Lorsqu’en parcourant d’après l’ordre chronologique les onze cents lithographies de Charlet, le regard s’arrête aujourd’hui sur celles qui ouvrent la série, ne lui arrive-t-il pas, au premier aspect, d’être un peu déconcerté par l’extrême simplicité de l’exécution et en même temps trop bien prémuni contre l’effet pathétique des intentions et de la scène ? D’une part, le contraste entre cette apparente aridité dans le faire et les progrès matériels qui ont suivi nous porte peut-être à méconnaître ce que de pareils essais ont en eux-mêmes de hardiesse et d’autorité véritable ; de d’autre, une longue habitude, des souvenirs continuellement entretenus rendent ici au moins difficile la candeur et la vivacité des émotions. Le Drapeau défendu, l’Aumône, les Français après la victoire, vingt autres compositions du même genre, si bien connues de notre enfance, et que depuis lors nous n’avons cessé de voir reproduites, par tous les procédés, dans toutes les dimensions, sous toutes, les formes, — de telles scènes, quelle qu’en soit au fond l’éloquence, ne laissent pas de nous toucher assez peu. Il en va de ces lithographies devenues classiques, commode certains tableaux dont la beauté nous échappe à force d’avoir été recommandée à nos yeux, comme de ces figures des Horaces ou des Sabines, que nous n’entrevoyons plus qu’à travers nos souvenirs de collège et le ressentiment des fatigues qu’elles nous ont coûtées.
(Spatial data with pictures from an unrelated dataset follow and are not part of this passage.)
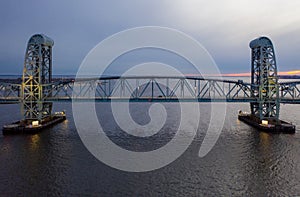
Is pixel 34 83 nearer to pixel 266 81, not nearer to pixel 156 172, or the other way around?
pixel 156 172

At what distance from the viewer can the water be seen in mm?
23234

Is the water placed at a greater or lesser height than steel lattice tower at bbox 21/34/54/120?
lesser

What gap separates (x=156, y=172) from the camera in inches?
1105

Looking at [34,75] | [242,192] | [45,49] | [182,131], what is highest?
[45,49]

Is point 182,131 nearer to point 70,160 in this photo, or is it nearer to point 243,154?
point 243,154

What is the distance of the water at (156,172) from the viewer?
23.2 meters

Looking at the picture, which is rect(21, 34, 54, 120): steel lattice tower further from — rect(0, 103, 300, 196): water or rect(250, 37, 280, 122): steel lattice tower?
rect(250, 37, 280, 122): steel lattice tower

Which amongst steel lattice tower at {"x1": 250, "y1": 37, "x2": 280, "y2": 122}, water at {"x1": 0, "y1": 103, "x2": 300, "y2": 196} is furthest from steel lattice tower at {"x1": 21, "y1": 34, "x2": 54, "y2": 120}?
steel lattice tower at {"x1": 250, "y1": 37, "x2": 280, "y2": 122}

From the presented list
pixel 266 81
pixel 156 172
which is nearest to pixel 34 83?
pixel 156 172

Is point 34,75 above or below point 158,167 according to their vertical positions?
above

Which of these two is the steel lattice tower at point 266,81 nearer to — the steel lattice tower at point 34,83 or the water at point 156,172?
the water at point 156,172

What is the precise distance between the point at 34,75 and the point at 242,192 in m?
45.1

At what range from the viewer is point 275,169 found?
2880cm

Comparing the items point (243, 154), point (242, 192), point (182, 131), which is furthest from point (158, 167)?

Le talent de David est-il pour cela moins sain en soi, moins bien pourvu ? et parce que chacun de nous s’est vu condamné autrefois à copier péniblement, à recopier d’année en année la tête du vieil Horace ou celle de Romulus, s’ensuit-il que les peintures originales aient perdu quelque chose de leur dignité propre et de leur mérite ? Parce que les premières lithographies de Charlet, pourrait-on dire aussi, ont servi de modèles aux fabricans de devans de cheminée et de papiers peints, faudra-t-il imputer au texte les vices ou les banalités de la traduction, ou, en face de ces modèles mêmes, n’apporter qu’une sorte de satiété systématique, des regards distraits d’avance et comme la volonté de ne pas voir ? On

  1. Voyez, dans la Revue du 1er janvier 1862, Charlet, par M. Eugène Delacroix.